Bioinformatics is still a relatively new discipline. However, with the growing number of genomes that are fully sequenced along with the increased capability of computers and databases, bioinformatics will surely prove an important and powerful tool in the molecular biology world. One area where this is already becoming apparent is that of evolution. The use of programs such as FASTA and BLAST allow for a gene to be compared against the entire known database of genes. Although some level of accuracy is sacrificed to save time, the approach is still very useful. Moreover, since scientists can only extract DNA from fossils that are no more than 100,000 years old, bioinformatics provides scientists with a tool for analyzing changes that occurred earlier in the evolutionary process. Scientists are now using the tool to develop models of how some of the earliest forms of life evolved (Kyrpides and Ouzounis, 1999). Sequence alignment, using dynamic programming, is also useful is establishing similarity between sequences and hence relationships among organisms. This similarity hypothesizes, but does not entirely prove, homology between genes. Finally, bioinformatics can be used to construct phylogenetic trees that provide a visual representation of evolutionary relationships. As more and more genome sequences are discovered, bioinformatics can only prove more helpful in helping to solve many of the mysteries of evolution.

 

 

 

References:

Alphey, Luke. DNA Sequencing: From Experimental Methods to Bioinformatics. New

York: Springer, 1997.

Colby, Chris. "Introduction to Evolutionary Biology." Talk.Origins Archive. January 7,

1999.

Hodge, Russ. "Armchair Evolution." Bioinformer–Press Release. July 20, 1999.
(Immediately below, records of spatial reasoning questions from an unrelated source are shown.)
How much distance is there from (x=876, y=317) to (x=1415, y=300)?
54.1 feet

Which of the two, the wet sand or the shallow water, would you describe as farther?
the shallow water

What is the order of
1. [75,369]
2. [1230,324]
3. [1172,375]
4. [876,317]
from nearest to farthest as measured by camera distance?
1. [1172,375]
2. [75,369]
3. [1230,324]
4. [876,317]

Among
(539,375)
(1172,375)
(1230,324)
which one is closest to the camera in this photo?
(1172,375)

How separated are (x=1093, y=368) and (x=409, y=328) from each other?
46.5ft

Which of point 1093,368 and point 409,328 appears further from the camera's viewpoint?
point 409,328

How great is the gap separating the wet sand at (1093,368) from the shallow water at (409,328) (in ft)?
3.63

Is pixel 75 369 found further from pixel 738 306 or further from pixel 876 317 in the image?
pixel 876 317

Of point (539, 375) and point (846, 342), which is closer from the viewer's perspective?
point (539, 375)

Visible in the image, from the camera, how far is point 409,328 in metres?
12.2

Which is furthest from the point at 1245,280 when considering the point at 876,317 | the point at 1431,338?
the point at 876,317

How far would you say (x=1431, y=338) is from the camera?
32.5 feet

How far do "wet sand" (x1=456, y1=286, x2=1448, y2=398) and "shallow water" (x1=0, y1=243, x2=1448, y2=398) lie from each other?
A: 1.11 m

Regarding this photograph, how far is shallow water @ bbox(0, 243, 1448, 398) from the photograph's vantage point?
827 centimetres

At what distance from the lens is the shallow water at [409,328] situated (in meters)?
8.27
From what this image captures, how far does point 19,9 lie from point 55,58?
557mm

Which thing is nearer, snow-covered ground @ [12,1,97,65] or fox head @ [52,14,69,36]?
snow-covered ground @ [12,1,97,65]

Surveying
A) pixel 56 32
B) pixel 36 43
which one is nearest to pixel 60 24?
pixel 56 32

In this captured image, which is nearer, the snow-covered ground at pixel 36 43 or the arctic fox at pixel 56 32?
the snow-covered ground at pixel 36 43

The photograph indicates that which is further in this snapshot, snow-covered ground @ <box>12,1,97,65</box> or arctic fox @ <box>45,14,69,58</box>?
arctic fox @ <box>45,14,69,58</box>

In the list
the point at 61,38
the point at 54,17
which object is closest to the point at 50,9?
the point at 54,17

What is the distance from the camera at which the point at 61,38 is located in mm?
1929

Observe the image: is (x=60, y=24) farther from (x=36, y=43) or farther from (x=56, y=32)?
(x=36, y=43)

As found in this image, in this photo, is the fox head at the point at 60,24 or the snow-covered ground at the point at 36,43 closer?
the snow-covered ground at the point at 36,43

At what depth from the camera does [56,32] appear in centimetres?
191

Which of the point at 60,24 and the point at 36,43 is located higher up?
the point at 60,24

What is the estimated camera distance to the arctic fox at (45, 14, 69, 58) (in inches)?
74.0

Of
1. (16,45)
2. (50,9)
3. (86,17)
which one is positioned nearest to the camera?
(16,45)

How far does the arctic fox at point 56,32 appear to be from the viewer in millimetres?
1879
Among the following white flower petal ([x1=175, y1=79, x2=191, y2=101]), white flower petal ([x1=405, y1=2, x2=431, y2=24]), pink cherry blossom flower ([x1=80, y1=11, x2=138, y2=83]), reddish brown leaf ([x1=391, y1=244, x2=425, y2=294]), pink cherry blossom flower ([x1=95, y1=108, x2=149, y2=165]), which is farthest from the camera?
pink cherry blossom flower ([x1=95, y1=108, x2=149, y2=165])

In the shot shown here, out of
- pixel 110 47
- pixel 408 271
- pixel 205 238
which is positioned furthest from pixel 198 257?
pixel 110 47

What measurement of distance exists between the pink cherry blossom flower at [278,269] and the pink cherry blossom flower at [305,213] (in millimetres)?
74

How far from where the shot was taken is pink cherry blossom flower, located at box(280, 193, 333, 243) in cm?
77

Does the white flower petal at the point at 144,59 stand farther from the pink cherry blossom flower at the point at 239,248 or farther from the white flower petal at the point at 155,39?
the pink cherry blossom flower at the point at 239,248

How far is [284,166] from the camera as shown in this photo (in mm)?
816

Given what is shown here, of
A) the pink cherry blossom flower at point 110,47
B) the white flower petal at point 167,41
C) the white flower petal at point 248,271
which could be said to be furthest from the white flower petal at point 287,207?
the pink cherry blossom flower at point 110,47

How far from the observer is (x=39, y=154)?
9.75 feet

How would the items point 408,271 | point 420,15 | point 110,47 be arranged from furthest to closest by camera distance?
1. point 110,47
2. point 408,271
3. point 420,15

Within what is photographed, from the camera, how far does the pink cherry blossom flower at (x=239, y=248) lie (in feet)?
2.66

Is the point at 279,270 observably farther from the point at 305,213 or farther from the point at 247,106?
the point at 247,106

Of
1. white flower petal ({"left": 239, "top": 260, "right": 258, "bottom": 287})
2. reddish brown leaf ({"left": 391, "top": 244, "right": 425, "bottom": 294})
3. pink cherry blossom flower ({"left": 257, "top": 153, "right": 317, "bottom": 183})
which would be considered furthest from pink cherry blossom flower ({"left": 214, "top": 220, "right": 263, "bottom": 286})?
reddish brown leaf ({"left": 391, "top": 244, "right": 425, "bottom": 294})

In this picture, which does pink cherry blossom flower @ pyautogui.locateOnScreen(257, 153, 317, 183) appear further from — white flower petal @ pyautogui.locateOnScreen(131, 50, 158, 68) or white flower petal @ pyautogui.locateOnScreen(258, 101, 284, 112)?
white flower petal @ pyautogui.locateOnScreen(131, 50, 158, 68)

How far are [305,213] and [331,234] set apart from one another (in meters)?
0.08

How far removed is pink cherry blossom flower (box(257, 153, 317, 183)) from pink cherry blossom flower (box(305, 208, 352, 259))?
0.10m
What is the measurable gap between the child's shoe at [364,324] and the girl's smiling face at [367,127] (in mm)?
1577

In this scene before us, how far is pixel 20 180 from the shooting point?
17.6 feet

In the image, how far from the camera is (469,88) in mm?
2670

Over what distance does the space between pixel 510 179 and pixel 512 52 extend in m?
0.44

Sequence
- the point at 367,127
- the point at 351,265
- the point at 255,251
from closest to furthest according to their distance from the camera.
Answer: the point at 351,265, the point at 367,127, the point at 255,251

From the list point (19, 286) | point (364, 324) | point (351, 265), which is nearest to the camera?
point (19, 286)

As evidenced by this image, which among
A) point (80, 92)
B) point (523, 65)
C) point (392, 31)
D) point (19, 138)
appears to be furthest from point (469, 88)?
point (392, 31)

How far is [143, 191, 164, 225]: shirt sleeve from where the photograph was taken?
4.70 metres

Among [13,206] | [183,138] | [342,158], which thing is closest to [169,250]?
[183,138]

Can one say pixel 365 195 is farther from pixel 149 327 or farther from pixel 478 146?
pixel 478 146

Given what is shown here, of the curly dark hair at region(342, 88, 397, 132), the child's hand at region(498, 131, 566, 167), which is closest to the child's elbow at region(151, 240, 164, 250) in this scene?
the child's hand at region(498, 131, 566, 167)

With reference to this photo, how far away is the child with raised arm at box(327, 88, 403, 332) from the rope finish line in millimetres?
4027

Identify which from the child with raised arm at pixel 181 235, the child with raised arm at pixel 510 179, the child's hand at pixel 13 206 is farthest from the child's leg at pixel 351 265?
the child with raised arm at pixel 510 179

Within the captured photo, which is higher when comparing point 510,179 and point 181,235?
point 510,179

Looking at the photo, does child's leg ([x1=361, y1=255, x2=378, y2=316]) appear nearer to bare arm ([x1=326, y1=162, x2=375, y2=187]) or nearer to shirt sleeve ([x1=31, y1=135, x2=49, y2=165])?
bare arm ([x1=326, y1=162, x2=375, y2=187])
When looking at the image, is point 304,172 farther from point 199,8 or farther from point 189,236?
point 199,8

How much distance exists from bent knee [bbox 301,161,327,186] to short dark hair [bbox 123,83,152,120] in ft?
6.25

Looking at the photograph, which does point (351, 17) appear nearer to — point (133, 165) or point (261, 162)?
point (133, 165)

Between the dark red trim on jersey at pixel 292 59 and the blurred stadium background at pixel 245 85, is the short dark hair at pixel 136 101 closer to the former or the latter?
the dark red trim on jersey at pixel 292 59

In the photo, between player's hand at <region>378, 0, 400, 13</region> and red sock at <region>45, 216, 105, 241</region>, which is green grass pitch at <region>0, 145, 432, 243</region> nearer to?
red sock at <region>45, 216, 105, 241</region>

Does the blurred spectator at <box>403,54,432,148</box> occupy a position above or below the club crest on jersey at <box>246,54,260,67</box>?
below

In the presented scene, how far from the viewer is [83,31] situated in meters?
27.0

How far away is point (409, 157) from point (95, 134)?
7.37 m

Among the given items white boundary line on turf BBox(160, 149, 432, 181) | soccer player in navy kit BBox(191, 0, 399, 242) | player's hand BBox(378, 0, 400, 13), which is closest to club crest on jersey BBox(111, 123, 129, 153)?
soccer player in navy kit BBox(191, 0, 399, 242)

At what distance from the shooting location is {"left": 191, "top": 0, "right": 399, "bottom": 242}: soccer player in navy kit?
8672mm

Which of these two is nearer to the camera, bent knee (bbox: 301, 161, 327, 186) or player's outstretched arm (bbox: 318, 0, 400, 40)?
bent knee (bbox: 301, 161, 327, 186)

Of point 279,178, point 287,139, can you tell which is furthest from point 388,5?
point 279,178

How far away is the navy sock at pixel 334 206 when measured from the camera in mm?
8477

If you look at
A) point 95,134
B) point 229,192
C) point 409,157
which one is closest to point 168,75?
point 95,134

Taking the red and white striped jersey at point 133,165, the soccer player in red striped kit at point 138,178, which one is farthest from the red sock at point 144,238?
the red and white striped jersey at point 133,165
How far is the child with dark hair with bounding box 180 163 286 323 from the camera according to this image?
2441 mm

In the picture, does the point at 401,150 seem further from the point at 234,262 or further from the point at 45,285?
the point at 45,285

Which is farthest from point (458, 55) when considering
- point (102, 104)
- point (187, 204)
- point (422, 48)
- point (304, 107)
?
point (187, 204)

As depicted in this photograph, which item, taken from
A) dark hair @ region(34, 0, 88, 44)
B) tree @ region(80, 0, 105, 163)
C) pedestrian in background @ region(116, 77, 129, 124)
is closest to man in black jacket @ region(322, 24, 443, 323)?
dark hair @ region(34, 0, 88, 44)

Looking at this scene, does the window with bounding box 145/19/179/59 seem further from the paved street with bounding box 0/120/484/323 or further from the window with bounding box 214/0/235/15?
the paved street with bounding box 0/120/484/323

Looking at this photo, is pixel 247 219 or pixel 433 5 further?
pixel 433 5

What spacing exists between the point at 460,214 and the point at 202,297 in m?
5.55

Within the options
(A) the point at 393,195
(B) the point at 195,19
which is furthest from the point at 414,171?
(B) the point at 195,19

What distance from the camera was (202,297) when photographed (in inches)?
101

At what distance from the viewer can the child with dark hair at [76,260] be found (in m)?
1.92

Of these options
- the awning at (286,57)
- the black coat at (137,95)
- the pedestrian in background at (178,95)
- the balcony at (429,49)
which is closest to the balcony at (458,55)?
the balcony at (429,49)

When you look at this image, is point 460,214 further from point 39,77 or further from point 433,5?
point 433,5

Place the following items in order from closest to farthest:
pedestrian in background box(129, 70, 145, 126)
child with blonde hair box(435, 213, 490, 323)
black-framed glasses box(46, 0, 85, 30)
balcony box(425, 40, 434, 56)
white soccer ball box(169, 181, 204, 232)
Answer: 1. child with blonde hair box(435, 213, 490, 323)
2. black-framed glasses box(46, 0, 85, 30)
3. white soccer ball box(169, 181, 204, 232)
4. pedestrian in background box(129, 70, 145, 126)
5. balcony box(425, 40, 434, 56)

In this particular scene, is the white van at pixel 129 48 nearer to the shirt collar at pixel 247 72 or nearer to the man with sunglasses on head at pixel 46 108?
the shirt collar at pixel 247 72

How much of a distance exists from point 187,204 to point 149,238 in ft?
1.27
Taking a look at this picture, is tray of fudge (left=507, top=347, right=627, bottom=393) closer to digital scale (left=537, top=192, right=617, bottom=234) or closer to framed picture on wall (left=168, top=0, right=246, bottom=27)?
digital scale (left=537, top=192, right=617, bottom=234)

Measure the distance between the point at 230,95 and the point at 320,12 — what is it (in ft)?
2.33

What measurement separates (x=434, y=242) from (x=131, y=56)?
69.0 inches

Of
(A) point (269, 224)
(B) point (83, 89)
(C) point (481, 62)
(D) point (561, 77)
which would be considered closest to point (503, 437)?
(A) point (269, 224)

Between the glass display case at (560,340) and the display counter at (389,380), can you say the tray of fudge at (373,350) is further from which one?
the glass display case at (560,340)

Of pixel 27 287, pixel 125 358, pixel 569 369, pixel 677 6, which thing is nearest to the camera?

Kyrpides, Nicos C. and Christos A. Ouzounis. "Transcription in Archaea." Proceedings

of the National Academy of Sciences. July 20, 1999.

Lake, James A., Ravi Jain, and Maria C. Rivera. "Genomics: Mix and Match in the Tree

of Life." Science:283 March 26, 1999.

Tekaia, Fredj, Antonio Lacano, and Bernard Dujon. "The Genomic Tree as Revealed

from Whole Proteome Comparisons. Genome Research. June 1999.